Vous me demanderez peut-être: où est-il, l'argent?

Ça, c'est de l'enfantillage, du moment que vous ne dites pas: «Je donne tant pour la consultation.»

L'argent est où il est, en dessus ou en dessous. Dans vos papiers, vous allez entendre parler de tontine, d'héritage, tout ça est vrai,—mais tout ça ne signifie rien.

L'argent se pioche, Milord, on ne le cueille pas comme les roses.

Ils m'amusent, ma parole! Et, tout en me laissant amuser, j'ai déjà pêché quelques bagatelles agréables. J'ai des appointements fixes. Payés par qui? Voilà. L'or qu'on attaque a bien le droit de se défendre. Les assiégeants financent aussi. C'est la guerre à coups de pourboire.

Mme la marquise a toujours la main au porte-monnaie. Quelle femme, instruite, artiste, jolie, elle a tout pour elle....

Ici, M. Louaisot se baisa le bout des doigts pour ponctuer sa phrase, et ses lunettes s'allumèrent.

—Et riche! poursuivit-il. Mais il faut me comprendre, cher Monsieur, la fortune que peut avoir celui-ci ou celle-là, ce n'est pas l'argent de l'affaire. L'affaire a son argent à elle comme chaque arbre a son fruit.
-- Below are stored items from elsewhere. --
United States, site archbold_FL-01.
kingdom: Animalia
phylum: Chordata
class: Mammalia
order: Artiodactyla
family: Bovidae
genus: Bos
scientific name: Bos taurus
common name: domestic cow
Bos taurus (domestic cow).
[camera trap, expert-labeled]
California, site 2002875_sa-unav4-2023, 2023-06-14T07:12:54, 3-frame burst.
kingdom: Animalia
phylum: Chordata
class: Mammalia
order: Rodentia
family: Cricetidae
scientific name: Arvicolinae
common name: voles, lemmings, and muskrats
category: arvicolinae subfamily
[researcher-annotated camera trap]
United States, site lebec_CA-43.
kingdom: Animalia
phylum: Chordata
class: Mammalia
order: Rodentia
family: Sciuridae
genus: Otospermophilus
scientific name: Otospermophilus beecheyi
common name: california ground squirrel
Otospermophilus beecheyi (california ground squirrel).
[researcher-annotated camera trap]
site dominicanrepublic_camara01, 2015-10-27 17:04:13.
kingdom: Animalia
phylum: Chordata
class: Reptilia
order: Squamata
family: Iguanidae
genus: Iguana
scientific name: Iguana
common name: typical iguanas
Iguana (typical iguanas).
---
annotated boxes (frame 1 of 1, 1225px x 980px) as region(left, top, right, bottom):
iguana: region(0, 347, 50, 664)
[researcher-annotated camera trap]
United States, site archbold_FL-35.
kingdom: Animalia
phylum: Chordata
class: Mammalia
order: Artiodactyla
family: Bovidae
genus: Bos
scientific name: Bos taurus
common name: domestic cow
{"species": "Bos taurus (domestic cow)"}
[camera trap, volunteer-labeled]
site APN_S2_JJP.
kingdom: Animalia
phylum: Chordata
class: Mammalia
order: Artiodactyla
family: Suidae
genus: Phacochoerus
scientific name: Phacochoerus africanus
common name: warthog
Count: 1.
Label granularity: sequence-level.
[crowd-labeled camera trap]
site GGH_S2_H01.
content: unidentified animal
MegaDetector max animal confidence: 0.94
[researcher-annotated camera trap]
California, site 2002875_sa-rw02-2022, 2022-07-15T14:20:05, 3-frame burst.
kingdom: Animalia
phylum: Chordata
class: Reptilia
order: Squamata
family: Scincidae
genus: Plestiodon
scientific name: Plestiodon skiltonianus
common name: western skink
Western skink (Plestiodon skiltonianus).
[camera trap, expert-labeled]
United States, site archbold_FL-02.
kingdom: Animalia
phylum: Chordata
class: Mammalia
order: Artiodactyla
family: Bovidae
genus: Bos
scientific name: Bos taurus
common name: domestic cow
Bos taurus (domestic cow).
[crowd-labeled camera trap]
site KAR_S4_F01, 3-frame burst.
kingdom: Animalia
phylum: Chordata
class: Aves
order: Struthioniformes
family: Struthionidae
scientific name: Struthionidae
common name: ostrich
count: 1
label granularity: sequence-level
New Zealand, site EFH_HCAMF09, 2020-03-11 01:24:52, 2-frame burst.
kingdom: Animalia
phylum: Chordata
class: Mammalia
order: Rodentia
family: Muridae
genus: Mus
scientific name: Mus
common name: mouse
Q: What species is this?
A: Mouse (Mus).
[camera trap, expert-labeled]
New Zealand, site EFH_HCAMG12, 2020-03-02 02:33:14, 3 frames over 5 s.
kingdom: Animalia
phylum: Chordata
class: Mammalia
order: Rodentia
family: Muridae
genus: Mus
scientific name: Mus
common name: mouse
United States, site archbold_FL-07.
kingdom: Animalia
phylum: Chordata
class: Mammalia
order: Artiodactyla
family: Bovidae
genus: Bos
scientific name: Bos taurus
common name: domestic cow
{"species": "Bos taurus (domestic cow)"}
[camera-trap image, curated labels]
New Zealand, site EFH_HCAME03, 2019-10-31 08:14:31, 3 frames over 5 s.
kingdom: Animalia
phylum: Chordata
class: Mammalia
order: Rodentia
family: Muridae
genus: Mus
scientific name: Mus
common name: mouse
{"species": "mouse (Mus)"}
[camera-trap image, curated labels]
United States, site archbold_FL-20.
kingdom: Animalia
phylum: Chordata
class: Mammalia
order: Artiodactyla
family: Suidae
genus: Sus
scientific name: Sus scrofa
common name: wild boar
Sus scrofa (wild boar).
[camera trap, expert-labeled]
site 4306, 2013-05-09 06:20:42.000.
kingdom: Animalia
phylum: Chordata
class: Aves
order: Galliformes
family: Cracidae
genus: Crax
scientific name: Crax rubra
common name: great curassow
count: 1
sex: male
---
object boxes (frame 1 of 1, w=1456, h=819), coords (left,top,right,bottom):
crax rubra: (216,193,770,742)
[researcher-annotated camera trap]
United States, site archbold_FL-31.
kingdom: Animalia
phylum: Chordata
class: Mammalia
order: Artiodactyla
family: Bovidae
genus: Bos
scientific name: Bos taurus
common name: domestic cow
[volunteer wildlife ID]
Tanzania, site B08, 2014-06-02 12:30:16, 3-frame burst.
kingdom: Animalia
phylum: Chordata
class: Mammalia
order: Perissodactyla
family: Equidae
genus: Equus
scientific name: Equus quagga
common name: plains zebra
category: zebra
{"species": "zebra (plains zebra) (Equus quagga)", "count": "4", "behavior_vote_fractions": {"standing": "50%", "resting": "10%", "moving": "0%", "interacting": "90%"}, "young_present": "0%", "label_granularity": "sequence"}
La brave Mme Thibaut qui suppute l'avoir de chacun par livres, sous et deniers évalue, je crois, la belle Olympe à 80.000 francs de rentes. C'est aimable, mais il n'y a pas là de quoi donner des cabriolets à ses pages. Nous avons mieux.

J'ai eu aussi quelques émoluments de ce pauvre M. Thibaut; j'en ai pu recevoir même de la gentille photographie, indirectement. Ne dédaignons rien. Il n'y a pas jusqu'à vous, mon gentilhomme, qui ne m'ayez apporté en hommages six beaux écus de cinq francs, sans compter le picotin de ma mule.